PASSAGE:
At least one medical school dean has welcomed new students with a slideshow of the students’ publicly-available social media posts and photos. The message to future classes: better clean up, and fast. Even in medicine, the line between public and private has blurred.
The medical profession is likely the last bastion of professional boundaries and decorum, but thanks to Facebook, Twitter, Instagram and all the rest, the walls have fallen. White coats are now stained with a few too many selfies. Once upon a time, the small town GP had to carefully tend his (and more rarely, her) interactions and image with the public. Gossip traveled fast, and could quickly ruin a reputation, a livelihood, and potentially a patient’s health. The doctor’s ability to treat his patients depended on their respect for him. The doctor’s standing in the eyes of parish and community was everything.

ASSIGNMENT A: In the passage on doctors and social media, what did at least one medical school dean use to welcome new students?
ASSIGNMENT B: Switch "selfies" to "posts" in the passage on doctors and social media, and write out its text starting with "At least one" and going on through "community was everything.".

SOURCE MATERIAL:
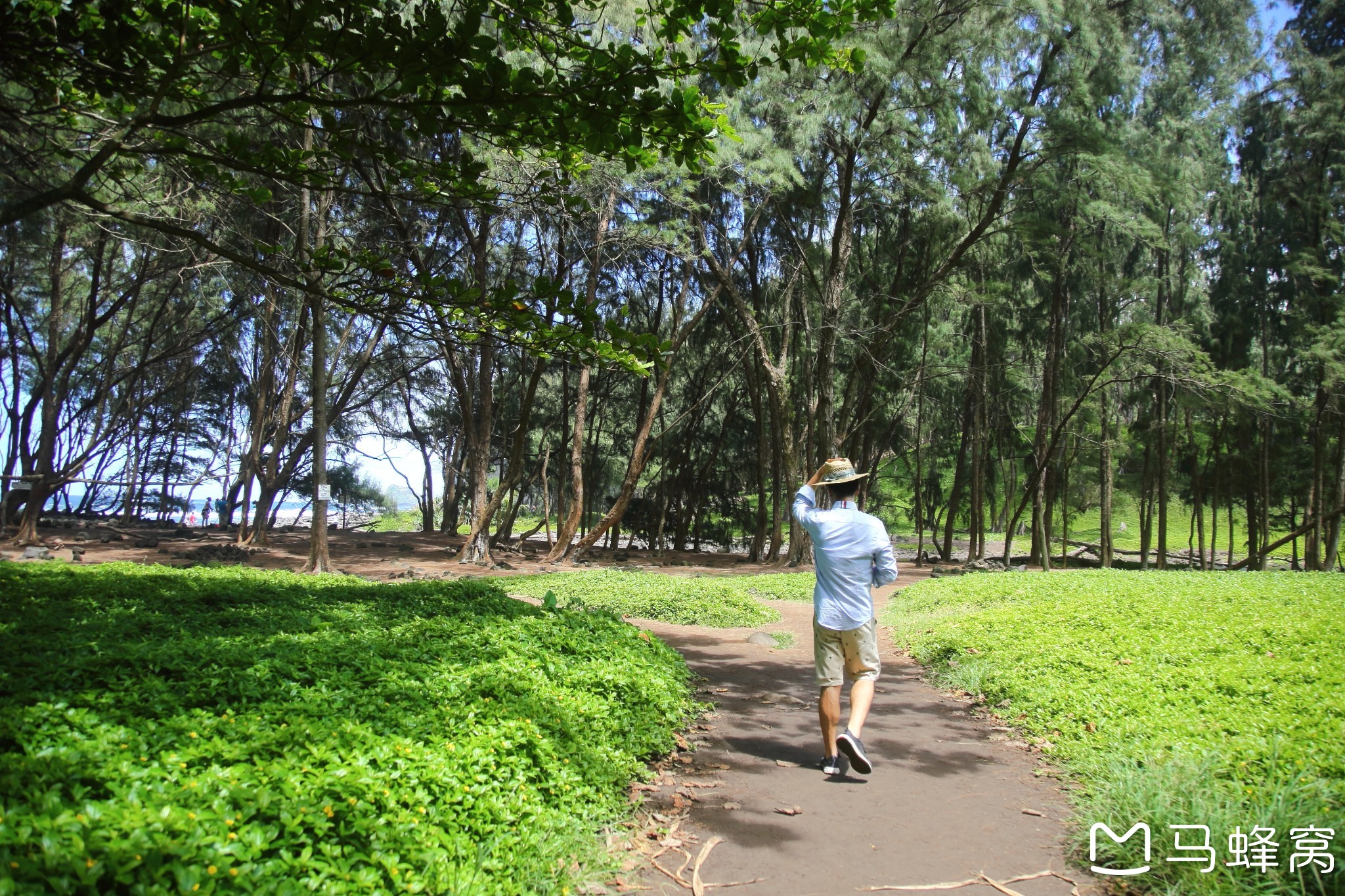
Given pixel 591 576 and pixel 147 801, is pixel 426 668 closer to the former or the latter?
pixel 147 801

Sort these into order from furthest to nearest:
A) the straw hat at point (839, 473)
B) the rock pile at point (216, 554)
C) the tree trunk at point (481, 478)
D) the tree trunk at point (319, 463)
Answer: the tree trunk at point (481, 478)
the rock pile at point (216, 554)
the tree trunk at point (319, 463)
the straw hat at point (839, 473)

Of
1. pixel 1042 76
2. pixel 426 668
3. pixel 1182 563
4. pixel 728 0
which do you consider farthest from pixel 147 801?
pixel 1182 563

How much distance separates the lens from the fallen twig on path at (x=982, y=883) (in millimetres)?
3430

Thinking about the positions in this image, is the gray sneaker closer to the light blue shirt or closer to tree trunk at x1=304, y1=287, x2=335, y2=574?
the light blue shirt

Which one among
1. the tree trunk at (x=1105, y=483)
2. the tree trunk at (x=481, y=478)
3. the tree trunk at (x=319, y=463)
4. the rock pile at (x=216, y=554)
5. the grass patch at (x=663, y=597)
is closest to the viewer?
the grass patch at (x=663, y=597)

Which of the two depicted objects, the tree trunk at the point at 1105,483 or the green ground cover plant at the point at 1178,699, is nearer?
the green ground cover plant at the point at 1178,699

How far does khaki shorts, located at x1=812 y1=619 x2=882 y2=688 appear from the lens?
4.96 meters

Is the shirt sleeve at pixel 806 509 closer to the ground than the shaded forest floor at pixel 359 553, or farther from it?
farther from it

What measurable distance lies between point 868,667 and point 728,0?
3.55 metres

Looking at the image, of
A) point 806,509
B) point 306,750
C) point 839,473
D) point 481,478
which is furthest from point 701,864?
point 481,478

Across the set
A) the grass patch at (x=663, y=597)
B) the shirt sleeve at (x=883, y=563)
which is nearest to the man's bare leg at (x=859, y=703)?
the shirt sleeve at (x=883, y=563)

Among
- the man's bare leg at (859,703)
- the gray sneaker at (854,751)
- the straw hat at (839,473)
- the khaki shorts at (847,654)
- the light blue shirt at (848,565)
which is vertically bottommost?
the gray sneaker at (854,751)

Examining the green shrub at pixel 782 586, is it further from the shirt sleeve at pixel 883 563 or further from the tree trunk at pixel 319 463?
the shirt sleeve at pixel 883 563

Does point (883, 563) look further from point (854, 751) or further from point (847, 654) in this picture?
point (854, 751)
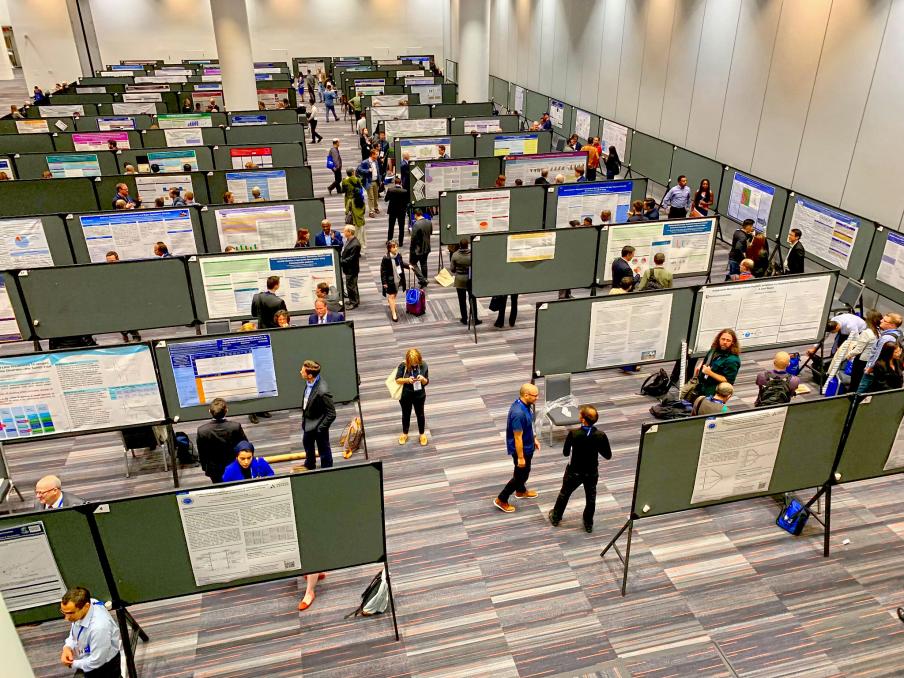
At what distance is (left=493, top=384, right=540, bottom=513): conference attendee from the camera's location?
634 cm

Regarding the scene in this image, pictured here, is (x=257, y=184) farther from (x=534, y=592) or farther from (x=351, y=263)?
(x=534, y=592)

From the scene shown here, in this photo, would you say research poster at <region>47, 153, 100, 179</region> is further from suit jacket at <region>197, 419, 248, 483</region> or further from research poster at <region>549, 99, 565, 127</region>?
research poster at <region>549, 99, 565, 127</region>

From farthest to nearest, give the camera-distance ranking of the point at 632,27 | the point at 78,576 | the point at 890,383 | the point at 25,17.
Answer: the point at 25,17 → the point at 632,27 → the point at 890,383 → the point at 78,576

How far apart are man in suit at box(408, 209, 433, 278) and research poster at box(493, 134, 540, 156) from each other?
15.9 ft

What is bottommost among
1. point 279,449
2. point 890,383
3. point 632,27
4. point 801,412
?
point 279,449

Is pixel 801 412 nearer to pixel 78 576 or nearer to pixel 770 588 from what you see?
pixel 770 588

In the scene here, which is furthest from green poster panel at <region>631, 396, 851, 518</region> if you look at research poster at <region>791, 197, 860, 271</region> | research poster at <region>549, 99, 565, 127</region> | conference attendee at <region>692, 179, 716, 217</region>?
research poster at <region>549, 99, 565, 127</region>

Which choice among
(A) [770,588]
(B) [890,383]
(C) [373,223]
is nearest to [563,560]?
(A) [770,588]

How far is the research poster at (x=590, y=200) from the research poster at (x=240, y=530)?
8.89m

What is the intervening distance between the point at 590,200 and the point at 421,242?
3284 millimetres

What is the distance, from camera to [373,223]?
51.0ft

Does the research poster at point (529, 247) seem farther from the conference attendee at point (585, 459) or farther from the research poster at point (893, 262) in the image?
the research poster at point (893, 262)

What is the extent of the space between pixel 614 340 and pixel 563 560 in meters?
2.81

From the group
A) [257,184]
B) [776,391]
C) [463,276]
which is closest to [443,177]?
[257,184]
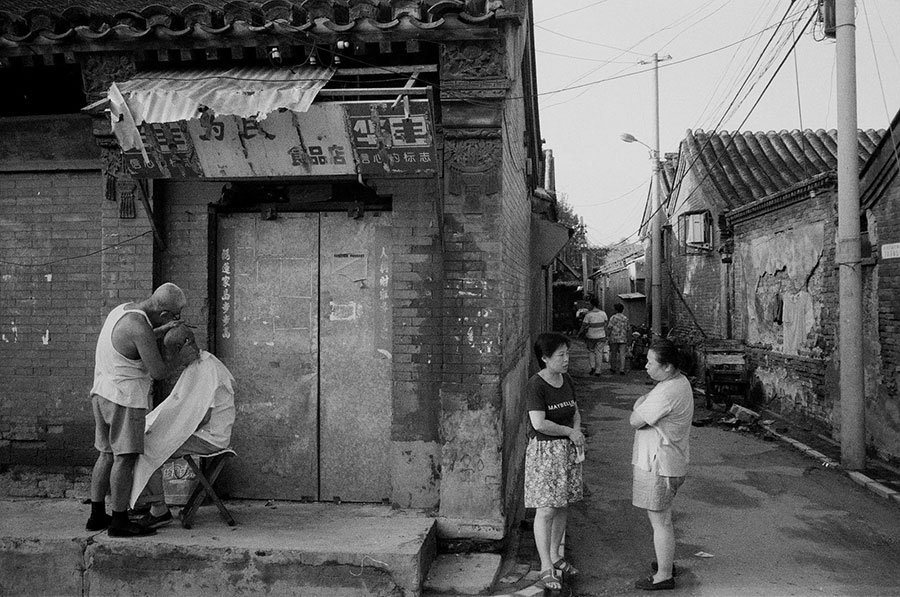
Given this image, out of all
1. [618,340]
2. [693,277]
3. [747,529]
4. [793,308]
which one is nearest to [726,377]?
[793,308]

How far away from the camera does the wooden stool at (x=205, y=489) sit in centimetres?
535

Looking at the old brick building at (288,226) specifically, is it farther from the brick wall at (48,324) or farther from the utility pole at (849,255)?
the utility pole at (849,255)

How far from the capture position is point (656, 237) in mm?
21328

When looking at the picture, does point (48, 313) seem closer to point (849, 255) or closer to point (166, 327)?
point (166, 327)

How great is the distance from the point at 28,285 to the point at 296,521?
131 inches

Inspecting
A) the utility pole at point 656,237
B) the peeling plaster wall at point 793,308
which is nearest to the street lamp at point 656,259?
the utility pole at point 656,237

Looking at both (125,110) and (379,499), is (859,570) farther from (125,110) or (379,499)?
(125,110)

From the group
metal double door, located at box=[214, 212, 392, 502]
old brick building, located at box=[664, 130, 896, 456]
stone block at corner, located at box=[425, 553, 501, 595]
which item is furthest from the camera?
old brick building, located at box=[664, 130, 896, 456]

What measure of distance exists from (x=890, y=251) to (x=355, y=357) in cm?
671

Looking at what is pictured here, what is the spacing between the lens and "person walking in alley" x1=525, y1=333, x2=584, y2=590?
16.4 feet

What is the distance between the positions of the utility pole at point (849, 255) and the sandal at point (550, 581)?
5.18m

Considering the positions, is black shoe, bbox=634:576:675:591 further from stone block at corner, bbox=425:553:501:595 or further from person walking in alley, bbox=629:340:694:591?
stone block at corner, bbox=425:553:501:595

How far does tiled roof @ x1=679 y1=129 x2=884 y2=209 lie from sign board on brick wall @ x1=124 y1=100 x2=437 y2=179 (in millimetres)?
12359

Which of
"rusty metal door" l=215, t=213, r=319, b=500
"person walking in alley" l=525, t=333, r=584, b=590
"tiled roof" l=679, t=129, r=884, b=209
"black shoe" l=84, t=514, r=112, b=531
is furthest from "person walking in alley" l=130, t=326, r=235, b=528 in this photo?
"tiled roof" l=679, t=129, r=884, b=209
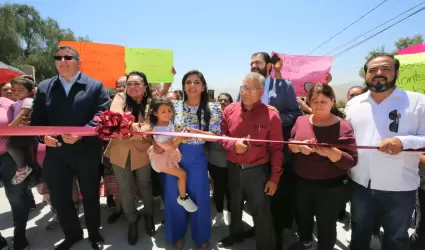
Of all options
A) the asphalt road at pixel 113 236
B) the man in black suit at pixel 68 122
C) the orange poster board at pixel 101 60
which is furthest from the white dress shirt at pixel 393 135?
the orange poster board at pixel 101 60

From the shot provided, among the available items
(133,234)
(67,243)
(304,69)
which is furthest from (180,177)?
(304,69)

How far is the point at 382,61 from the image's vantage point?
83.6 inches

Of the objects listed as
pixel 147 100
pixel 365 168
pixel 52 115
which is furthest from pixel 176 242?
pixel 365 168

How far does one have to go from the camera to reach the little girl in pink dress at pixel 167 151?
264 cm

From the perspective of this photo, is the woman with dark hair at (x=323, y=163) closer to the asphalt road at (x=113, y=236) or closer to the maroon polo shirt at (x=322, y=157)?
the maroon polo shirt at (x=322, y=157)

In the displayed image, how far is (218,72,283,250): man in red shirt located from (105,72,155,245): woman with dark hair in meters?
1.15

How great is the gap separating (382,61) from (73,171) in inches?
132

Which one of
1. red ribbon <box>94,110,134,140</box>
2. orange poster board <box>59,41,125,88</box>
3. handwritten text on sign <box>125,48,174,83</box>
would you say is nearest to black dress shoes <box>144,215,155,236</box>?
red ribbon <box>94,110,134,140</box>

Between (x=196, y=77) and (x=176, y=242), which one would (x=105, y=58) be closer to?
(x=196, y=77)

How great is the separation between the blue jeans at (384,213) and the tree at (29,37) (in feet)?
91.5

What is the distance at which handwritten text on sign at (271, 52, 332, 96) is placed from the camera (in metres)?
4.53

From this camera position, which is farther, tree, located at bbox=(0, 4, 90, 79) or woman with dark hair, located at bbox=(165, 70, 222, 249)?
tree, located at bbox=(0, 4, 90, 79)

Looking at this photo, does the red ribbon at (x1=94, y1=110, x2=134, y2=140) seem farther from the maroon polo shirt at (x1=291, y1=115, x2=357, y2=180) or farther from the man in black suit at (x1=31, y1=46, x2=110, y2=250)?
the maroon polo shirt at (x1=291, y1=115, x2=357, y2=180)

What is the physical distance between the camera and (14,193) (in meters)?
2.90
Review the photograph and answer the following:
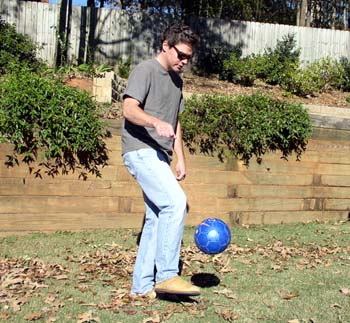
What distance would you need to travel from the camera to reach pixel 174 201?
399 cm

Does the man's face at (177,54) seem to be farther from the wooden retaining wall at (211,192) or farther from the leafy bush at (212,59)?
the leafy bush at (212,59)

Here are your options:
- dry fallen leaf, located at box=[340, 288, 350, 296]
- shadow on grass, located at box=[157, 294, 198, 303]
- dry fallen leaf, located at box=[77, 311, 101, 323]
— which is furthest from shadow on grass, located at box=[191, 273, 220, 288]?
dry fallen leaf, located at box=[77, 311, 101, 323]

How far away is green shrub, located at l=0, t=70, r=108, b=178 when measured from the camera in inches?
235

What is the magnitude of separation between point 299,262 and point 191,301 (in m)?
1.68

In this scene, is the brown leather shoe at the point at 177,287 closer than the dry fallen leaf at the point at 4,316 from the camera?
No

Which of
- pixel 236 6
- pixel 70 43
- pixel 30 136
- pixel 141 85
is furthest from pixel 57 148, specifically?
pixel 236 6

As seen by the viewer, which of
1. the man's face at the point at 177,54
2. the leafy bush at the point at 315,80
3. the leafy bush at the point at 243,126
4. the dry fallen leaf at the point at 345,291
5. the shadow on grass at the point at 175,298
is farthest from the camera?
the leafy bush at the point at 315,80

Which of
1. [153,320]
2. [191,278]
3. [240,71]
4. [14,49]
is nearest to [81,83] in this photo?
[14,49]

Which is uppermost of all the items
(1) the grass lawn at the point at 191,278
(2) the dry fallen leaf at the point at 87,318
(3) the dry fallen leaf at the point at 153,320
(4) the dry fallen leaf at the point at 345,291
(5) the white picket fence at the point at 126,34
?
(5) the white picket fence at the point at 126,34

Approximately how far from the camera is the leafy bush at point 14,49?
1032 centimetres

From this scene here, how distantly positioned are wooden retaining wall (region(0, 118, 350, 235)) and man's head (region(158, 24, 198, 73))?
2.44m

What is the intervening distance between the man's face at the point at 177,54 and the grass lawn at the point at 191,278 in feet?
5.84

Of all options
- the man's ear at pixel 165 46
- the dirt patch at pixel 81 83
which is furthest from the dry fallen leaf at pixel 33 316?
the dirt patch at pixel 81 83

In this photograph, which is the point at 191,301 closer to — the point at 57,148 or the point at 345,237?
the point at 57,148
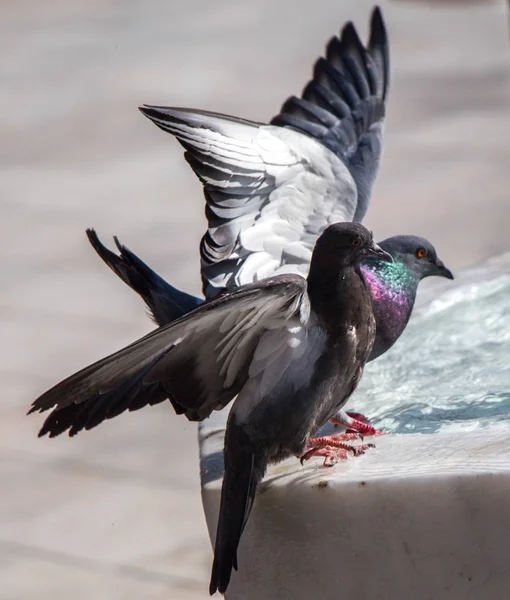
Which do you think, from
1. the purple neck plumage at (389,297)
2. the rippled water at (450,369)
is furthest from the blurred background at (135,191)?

EXPECTED ANSWER A: A slideshow of the students' publicly-available social media posts and photos.

EXPECTED ANSWER B:
At least one medical school dean has welcomed new students with a slideshow of the students’ publicly-available social media posts and photos. The message to future classes: better clean up, and fast. Even in medicine, the line between public and private has blurred.
The medical profession is likely the last bastion of professional boundaries and decorum, but thanks to Facebook, Twitter, Instagram and all the rest, the walls have fallen. White coats are now stained with a few too many posts. Once upon a time, the small town GP had to carefully tend his (and more rarely, her) interactions and image with the public. Gossip traveled fast, and could quickly ruin a reputation, a livelihood, and potentially a patient’s health. The doctor’s ability to treat his patients depended on their respect for him. The doctor’s standing in the eyes of parish and community was everything.